His gaze floated upwards as he slowly recounted what transpired the previous night.
“He mocked the failings of the Western District’s security and declared, ‘Acknowledge me’. Prattled nonsense about making his name known throughout the island to make his existence real… And when I asked him who he was, he answered thus.”
A mysterious smile dug wrinkles into the old man’s face.
“‘My name is Yakumo Amagiri’, is what the smiling fiend told me.”
The gi coupled with lunch came to an end, and Taifei—who had polished off every last dish on the table—turned to Yili.
“Ah, that was great. …Yili?”
“Hm? What is it, Taifei?”
The Western District was infamous for infighting—even among the relatives in its midst—but Taifei was one of the few neutrals among the executives. Though he did not benefit greatly from his position, his neutrality gave him the advantage of protecting him from the conflicts within the group.
As a result, Yili neither disliked him nor went out of her way to speak with him. Taifei also maintained his neutrality by not befriending any executive in particular, simply doing whatever tasks were given to him.
“Remember, y’know, Kugi?”
Yili was not expecting to hear that name. She froze.
“You asked me what happened to him afterwards, right? Apparently he wandered around a lot after they dropped the case. …And he came back to Sado recently.”
In the organization, Taifei dealt with external intelligence.
Even amidst the organization’s infighting, the information department went neglected because of its middling profits. So Taifei managed to avoid being forcibly dragged into any of the factions.

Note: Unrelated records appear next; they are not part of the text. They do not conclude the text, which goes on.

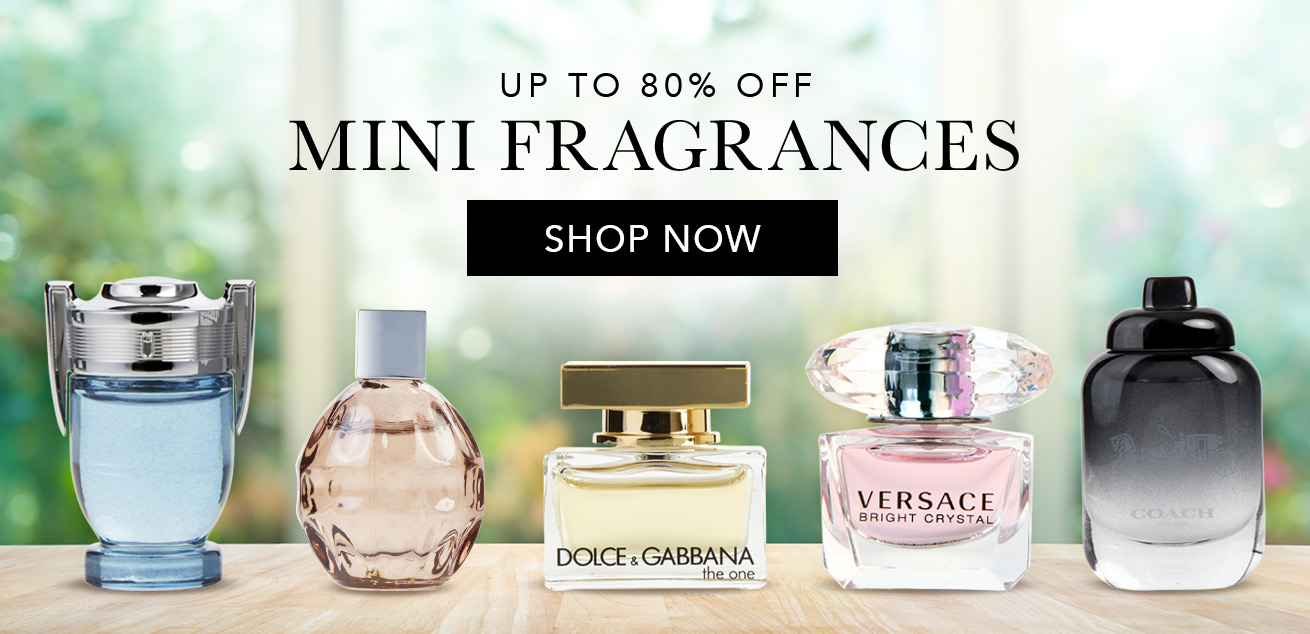 up to 80% off mini fragrances, shop now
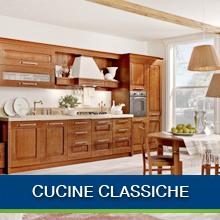 Cucine Stosa a Salerno - STOSA CUCINE STORE A SALERNO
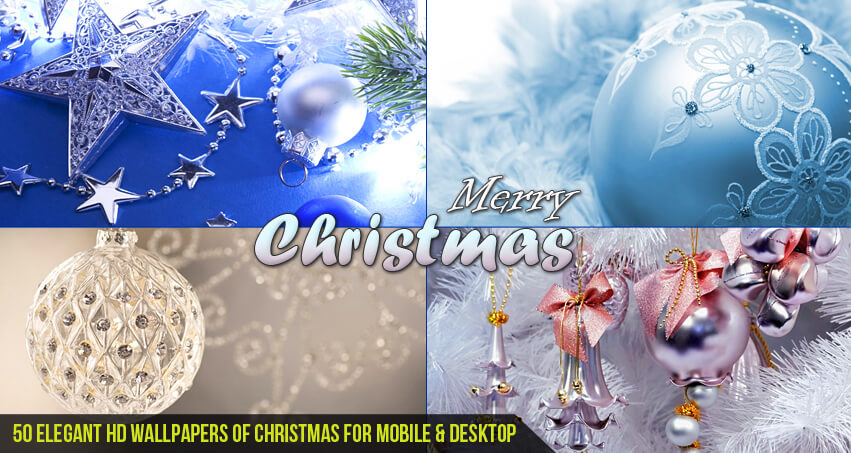 elegant christmas wallpaper for desktop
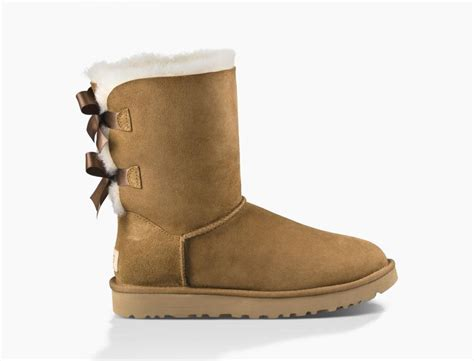 classic boots chestnut ugg bailey bow ii womens chestnut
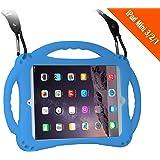 [New Design]TopEs iPad Mini Case Kids Shockproof Handle Stand Cover for iPad Mini, Mini 2, Mini 3 and iPad Mini Retina Models (Blue)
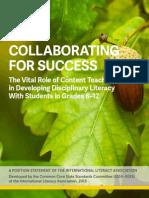 ccss-disciplinary-literacy-statement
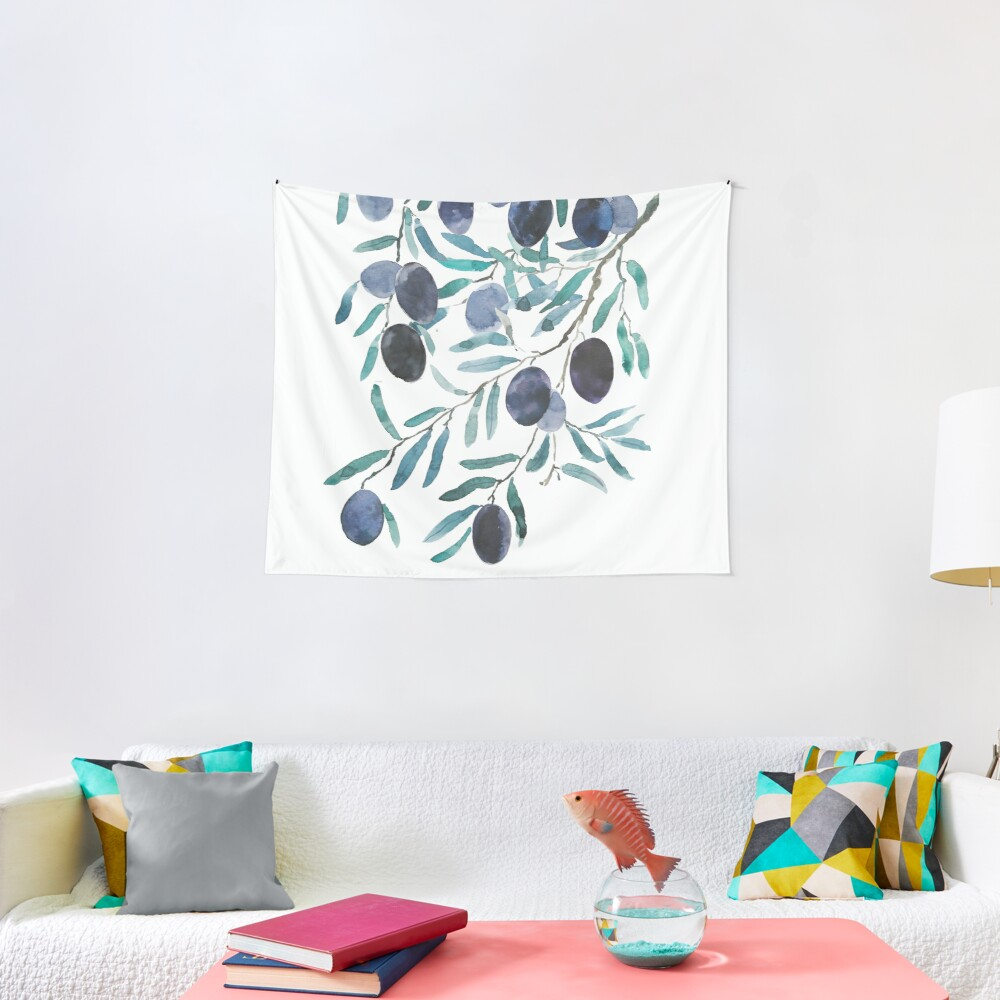 black olive watercolor  Tapestry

Because Taifei also received information on Sado and Niigata’s police forces, Yili had discreetly asked him for information on a certain young man who had once been her subordinate.
“…Knowing they dropped the charges was enough, Taifei.”

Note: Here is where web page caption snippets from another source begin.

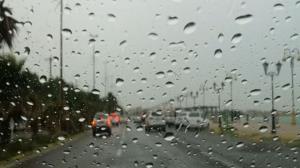 هشدار نارنجی هواشناسی مازندران درباره بارندگی شدید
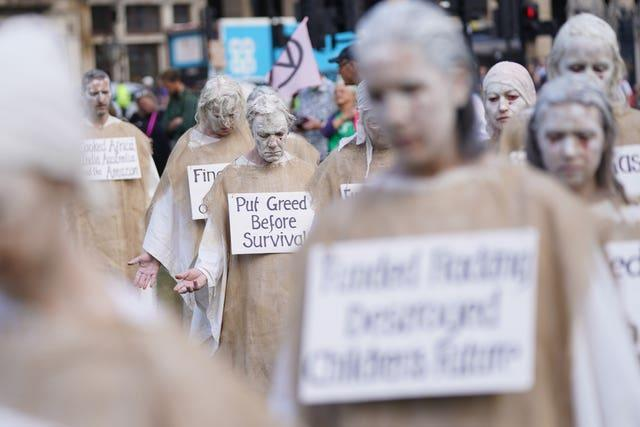 A protest by members of Extinction Rebellion in Parliament Square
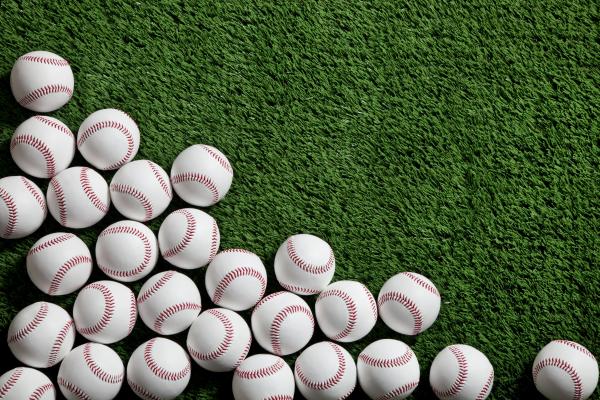 Astros Baseball MVP Package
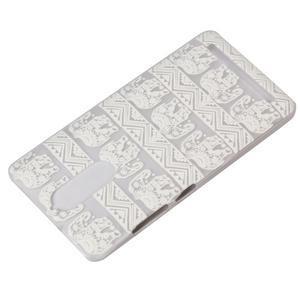 Plastový obal na mobil Lenovo K5 Note - sloni - 4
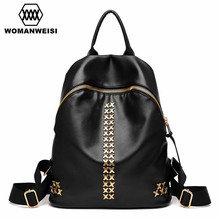 2017 Luxury Women Backpack Famous Brand Design Black Leather Backpacks For Teenage Girls Student School Bags Female Mochila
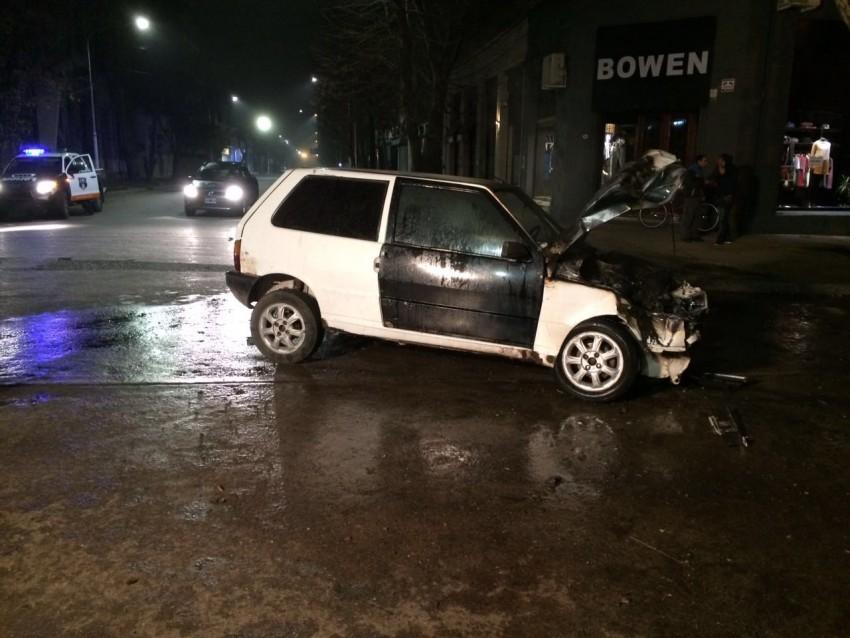 Choque Fiat Uno Madariaga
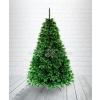 Můj stromeček Kanadai Platinum Lucfenyő - 220 cm műkarácsonyfa
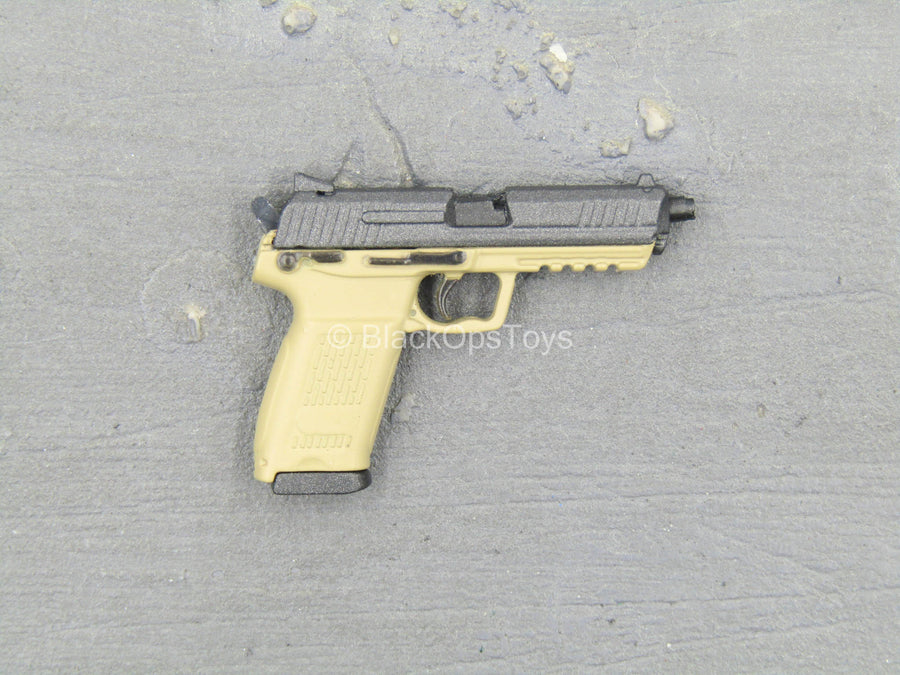 PISTOL - Tan HK45 Two Tone Pistol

“I wasn’t going out of my way to look for him or anything, though. He just happened to show up on my radar. So I thought I should tell you. Mhm.”
“I see. …Thank you.” Yili smiled faintly. “But he has nothing to do with me anymore. So you don’t have to investigate him further.” She said, her expression icy. A soft, emotionless look rose to Taifei’s round face.
“I’m not too sure about that.”
“…What do you mean?”
“Well… I looked into things. And this is just a hunch, but… he might be coming back.”
Taifei had nothing more to say, it seemed. Yili said nothing, but he turned his round back to her.
“Well, I’m off to get dessert.”
As the large man left for the kitchen, Yili departed the restaurant as though nothing had happened. Her steps were quicker, and a glint of emotion she had suppressed during the meeting had risen to her eyes.
Remembering the name of the man who once pretended to be her lover.
“…I’m hanging up.”
<Whoa, I only got two words in. Heh. Looks like it’s back to etiquette lessons for Mushanokōji Zanji Valand Ferro Gitarin ne zo Atsumori. So why don’t we take our time getting friendly over a meal sometime—>
<Don’t you think it was at least a little inconsiderate of you to hang up like that?>
“You want people to suspect that I’m in league with the Eastern District?”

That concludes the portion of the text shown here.